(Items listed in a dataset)
....................

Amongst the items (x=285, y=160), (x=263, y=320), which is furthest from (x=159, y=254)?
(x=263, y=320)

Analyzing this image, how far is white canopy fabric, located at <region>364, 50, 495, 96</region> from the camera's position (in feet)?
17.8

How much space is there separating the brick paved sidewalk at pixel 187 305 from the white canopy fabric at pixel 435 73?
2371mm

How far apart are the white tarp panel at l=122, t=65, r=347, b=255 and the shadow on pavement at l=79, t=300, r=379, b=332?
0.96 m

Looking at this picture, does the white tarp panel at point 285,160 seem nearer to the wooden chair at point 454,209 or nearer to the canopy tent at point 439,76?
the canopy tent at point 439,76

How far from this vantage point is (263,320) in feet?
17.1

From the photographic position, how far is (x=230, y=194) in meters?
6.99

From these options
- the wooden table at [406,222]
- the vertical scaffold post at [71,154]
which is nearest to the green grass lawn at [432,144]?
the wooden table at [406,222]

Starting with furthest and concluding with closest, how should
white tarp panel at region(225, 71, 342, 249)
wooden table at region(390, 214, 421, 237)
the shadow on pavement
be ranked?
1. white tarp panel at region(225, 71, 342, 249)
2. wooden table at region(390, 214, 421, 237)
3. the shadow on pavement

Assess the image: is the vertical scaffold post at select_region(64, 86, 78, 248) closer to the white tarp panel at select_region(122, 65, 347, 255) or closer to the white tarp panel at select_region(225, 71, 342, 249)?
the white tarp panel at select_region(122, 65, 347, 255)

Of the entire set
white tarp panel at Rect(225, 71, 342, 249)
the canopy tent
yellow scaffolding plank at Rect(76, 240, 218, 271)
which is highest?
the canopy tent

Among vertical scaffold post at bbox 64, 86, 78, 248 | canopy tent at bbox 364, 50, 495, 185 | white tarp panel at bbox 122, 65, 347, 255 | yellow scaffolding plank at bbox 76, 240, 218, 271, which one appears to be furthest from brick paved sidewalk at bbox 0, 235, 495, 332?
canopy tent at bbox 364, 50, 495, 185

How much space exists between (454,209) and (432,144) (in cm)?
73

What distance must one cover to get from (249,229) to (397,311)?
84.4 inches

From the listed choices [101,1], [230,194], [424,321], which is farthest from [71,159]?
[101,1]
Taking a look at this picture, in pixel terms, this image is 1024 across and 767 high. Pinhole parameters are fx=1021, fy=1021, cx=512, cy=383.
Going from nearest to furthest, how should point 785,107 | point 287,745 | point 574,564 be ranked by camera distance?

....................

*Do this*: Print, word for word, the stretch of lines from the one containing "Starting with furthest" through the one containing "3. the shadow on pavement".

*Task answer*:
Starting with furthest and concluding with closest, how should
white tarp panel at region(225, 71, 342, 249)
wooden table at region(390, 214, 421, 237)
the shadow on pavement
be ranked?
1. white tarp panel at region(225, 71, 342, 249)
2. wooden table at region(390, 214, 421, 237)
3. the shadow on pavement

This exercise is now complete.